Samplers

Samplers generate initial conditions for basin stability estimation. All samplers return PyTorch tensors (float32) and support GPU acceleration.

Tensor Precision

All samplers use float32 precision for GPU efficiency (5-10x faster than float64). Samples are returned as torch.Tensor on the configured device.

Available Samplers

Class	Description	Returns Exact N?	Deterministic?
`UniformRandomSampler`	Uniform random in hypercube	✓	With `set_seed()`
`GridSampler`	Evenly spaced regular grid	✗ (scales up)	✓
`GaussianSampler`	Gaussian around midpoint	✓	With `set_seed()`
`CsvSampler`	Load from CSV file	✓	✓

Common Parameters

All samplers share these constructor parameters:

Parameter	Type	Description
`min_limits`	`list[float]`	Minimum value for each state dimension
`max_limits`	`list[float]`	Maximum value for each state dimension
`device`	`str` or `None`	`"cuda"`, `"cpu"`, or `None` for auto-detect

Fixed Dimensions

To fix a state variable to a constant value (e.g., initial velocity = 0), set the same value for both min and max in that dimension. All samplers handle this correctly:

# 3D state space (x, y, z) with z fixed at 0
sampler = UniformRandomSampler(
    min_limits=[-10.0, -20.0, 0.0],
    max_limits=[10.0, 20.0, 0.0],  # z is fixed at 0
)

CsvSampler Exception

CsvSampler does not accept min_limits/max_limits—bounds are computed from the CSV data.

UniformRandomSampler

Generates random samples uniformly distributed within the bounding hypercube.
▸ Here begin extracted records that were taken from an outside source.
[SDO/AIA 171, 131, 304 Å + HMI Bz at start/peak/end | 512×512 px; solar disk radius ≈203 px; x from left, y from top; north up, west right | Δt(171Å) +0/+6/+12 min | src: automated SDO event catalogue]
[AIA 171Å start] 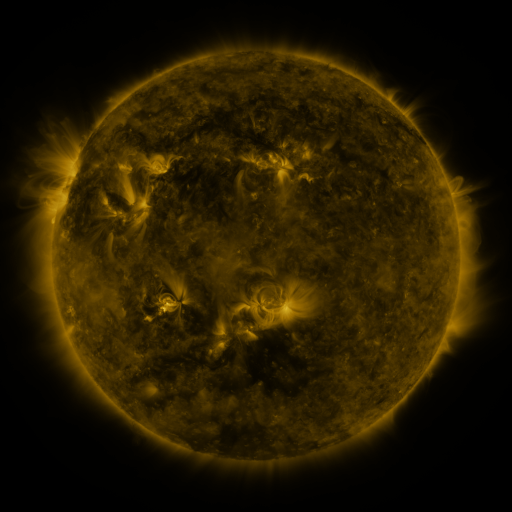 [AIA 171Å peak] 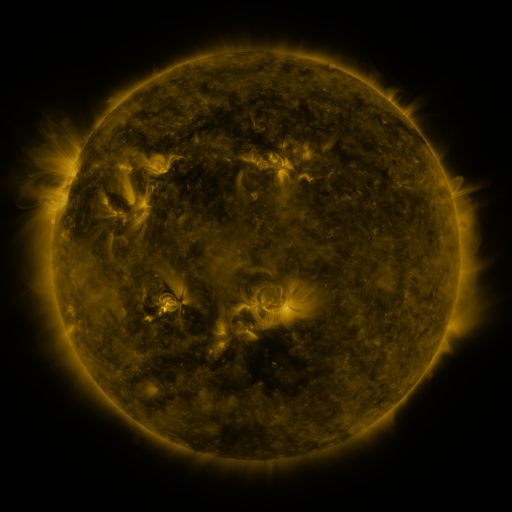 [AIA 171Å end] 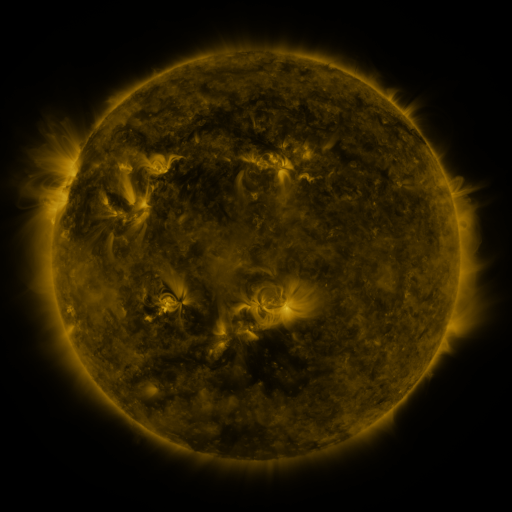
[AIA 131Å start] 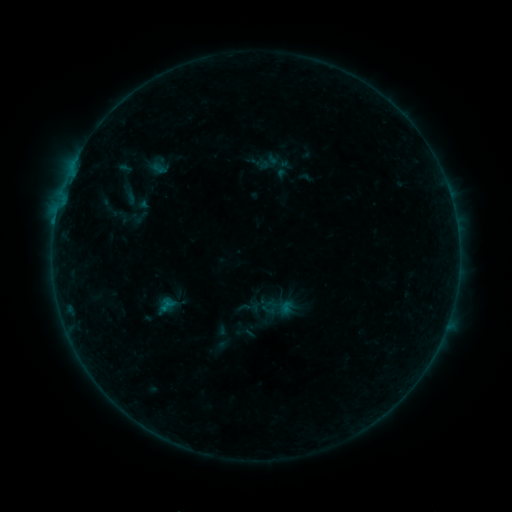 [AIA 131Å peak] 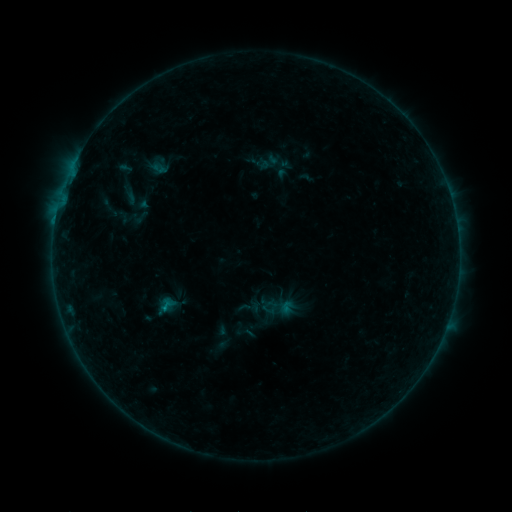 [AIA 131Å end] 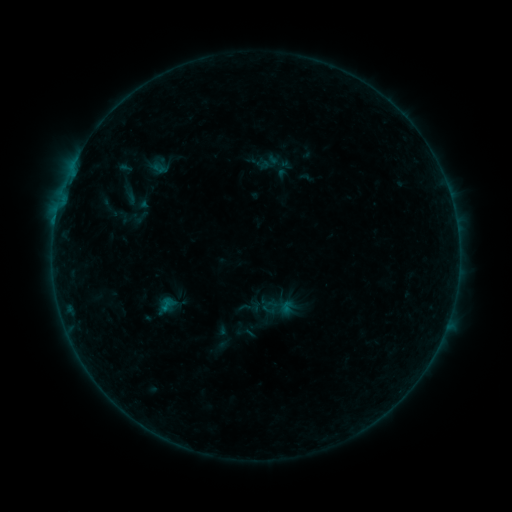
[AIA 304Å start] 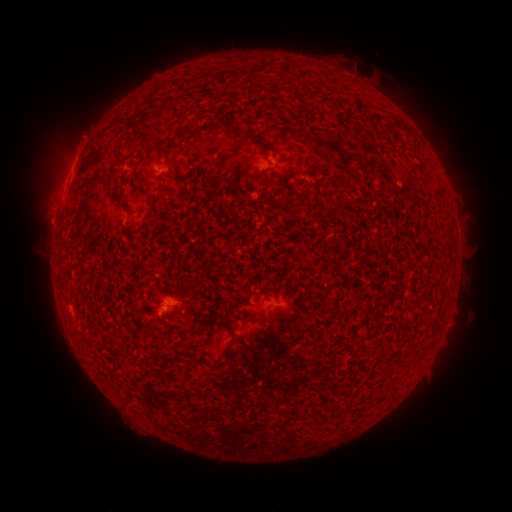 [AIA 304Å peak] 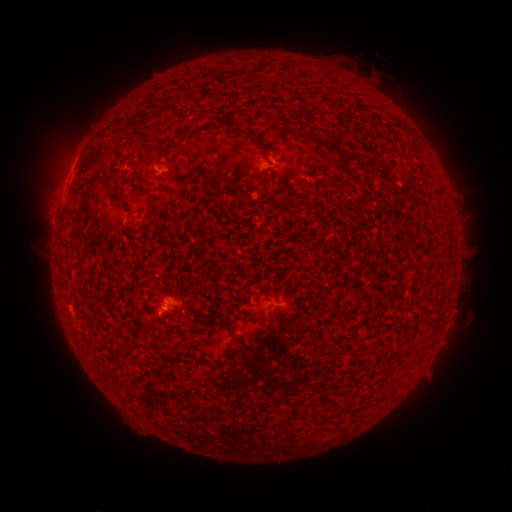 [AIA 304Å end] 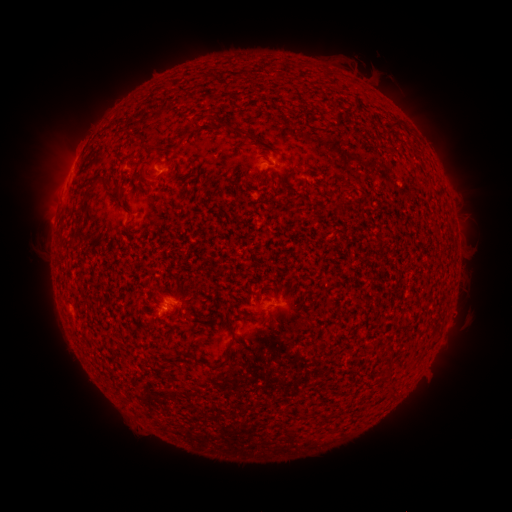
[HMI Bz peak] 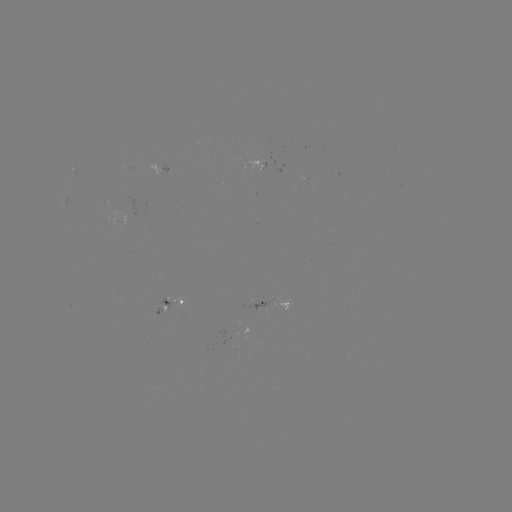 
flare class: B1.3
from pybasin.sampler import UniformRandomSampler
import numpy as np

sampler = UniformRandomSampler(
    min_limits=[-np.pi, -2.0],
    max_limits=[np.pi, 2.0],
    device="cuda",  # optional, auto-detects GPU
)

# Generate 10,000 samples (returns exactly 10,000)
samples = sampler.sample(n=10000)

For reproducible results, call set_seed() before sampling. See Reproducibility below.

GridSampler

Generates evenly spaced samples in a regular grid pattern. Ideal for 2D visualizations and deterministic sampling.

from pybasin.sampler import GridSampler
import numpy as np

sampler = GridSampler(
    min_limits=[-np.pi, -2.0],
    max_limits=[np.pi, 2.0],
)

samples = sampler.sample(n=10000)  # Returns 10,000 samples (100×100 grid)

Sample Count Scaling

The grid sampler rounds up the requested sample count to form a complete grid. For a d-dimensional space, it computes:

\[n_{\text{per dim}} = \lceil n^{1/d} \rceil\]

The actual number of samples returned is \(n_{\text{per dim}}^d\).

2D Examples:

Requested N	Points per Dimension	Actual Samples
50	⌈50^0.5⌉ = 8	8² = 64
100	⌈100^0.5⌉ = 10	10² = 100
1,000	⌈1000^0.5⌉ = 32	32² = 1,024
20,000	⌈20000^0.5⌉ = 142	142² = 20,164

Fixed Dimensions and Sample Count

When using fixed dimensions (see Fixed Dimensions), only the varying dimensions contribute to the grid calculation.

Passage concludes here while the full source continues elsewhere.